I have had a response to my rather sad plea last night for someone to tell me if they were actually reading this. Not that I think that people ought to be reading it but just because it helps me to know that there is someone out there. Not only did you say hello but you even let me know who you are. So, thanks for that.

I have been thinking a great deal lately about art practice and about how artists are employed 'as artists'. I suppose it's inevitable that I should think about this a lot, given that I have jobs teaching, advising other artists, facilitating other people's creativity, mentoring, leading gallery education workshops etc. I get paid for being an artist doing activities where I am not actually making art. Because my practice has often had a strong strand of working with others in it, this has sort of merged with those other paid activities in my perception of what I am as an artist. These days, I often think quite simply that in order to call myself an artist I ought to be making art and my idea of what that is seems to have become rather conventional in many respects. I am rather suspicious of this move, thinking that there are unconscious strings coming at me from the direction of the Art Market, pulling gently on my motivations and desires and skewing them. I suppose this is inevitable.
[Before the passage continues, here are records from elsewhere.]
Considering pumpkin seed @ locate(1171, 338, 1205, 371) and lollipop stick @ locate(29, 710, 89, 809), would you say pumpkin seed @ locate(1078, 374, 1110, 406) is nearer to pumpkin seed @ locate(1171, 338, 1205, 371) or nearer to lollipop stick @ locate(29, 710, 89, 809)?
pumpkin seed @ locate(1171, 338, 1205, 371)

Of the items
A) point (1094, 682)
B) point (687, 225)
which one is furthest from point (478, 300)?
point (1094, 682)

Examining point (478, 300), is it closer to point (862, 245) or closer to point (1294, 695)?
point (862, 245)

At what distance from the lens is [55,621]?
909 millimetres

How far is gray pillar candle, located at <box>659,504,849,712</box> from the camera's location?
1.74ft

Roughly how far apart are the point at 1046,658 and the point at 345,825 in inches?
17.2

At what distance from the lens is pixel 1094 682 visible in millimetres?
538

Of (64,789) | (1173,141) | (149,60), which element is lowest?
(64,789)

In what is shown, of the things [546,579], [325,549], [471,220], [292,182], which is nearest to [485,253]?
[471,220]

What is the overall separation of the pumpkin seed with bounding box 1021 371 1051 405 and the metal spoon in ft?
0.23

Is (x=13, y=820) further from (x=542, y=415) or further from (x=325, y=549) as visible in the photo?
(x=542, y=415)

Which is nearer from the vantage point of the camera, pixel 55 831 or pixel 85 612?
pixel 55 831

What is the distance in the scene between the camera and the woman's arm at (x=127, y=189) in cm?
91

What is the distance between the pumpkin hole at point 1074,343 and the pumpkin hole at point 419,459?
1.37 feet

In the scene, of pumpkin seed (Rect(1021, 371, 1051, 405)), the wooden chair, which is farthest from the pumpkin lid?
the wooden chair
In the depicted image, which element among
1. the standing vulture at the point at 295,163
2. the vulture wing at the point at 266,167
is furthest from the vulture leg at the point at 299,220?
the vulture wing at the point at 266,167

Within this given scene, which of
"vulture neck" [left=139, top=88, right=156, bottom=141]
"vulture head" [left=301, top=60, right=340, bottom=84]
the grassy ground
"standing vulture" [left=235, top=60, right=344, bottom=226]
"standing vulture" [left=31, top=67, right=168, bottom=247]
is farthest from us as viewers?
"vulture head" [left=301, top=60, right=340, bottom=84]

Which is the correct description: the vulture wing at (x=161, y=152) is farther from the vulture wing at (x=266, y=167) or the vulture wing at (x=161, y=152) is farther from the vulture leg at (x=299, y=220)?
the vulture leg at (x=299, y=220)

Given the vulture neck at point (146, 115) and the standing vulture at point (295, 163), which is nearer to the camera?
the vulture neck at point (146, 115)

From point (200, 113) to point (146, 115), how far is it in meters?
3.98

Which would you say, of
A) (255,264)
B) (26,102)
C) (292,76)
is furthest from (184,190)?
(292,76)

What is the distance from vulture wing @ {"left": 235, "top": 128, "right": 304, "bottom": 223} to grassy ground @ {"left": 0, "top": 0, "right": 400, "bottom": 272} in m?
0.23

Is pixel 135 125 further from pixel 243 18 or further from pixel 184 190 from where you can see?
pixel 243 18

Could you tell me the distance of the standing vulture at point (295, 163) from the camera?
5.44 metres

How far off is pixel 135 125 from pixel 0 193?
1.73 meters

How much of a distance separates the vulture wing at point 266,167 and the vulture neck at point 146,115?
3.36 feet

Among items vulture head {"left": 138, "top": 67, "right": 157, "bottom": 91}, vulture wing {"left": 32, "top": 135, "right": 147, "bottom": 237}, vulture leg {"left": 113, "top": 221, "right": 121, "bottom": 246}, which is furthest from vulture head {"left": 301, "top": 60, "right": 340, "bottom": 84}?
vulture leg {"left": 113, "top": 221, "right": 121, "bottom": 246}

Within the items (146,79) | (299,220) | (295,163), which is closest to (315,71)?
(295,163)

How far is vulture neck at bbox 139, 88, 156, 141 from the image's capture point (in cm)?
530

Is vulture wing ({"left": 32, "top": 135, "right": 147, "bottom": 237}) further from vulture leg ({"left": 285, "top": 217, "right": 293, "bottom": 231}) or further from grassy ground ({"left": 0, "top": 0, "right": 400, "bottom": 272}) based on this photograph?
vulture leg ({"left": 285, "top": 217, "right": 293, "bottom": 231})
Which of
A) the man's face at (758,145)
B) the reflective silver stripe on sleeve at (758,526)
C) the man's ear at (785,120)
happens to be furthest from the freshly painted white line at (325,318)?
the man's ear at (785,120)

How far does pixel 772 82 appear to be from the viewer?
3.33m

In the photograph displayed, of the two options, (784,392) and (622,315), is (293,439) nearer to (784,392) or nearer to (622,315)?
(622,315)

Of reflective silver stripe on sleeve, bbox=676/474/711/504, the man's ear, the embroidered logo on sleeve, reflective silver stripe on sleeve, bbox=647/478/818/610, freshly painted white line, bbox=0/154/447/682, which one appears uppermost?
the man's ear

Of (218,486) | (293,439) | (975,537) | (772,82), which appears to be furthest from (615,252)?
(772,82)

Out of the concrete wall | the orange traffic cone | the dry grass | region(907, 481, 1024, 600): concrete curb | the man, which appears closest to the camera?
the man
This evening I got out my peace banner (that you can see in the only picture on my blog) from its plastic storage wrapping. I've not looked at it since 2003. I'm making a piece of work for a show in London at Hold and Freight which references this earlier work. I was surprised when I unfolded it at how colourful it is. At the time I made it I was trying to depict something positive and all I could think of was flowers and idyllic rural landscape so that's what I've shown. It looks so naive and hopeless. It embarrasses me. But I don't mind that. In many ways it seems like the polar opposite of Hirschhorn's banner. It's more modest too in its dimensions . . . which isn't surprising. I took it on the march in Feb 2003 and it caught people's attention. One person told me it ought to win the Turner Prize and I remember just thinking "that's not the point, it's supposed to stop the war". Lovely idea that, that one could make a piece of work that would stop a war. Hideously grandiose, naturally, but says something still about the potency of objects, or at least about the potency we attribute to them.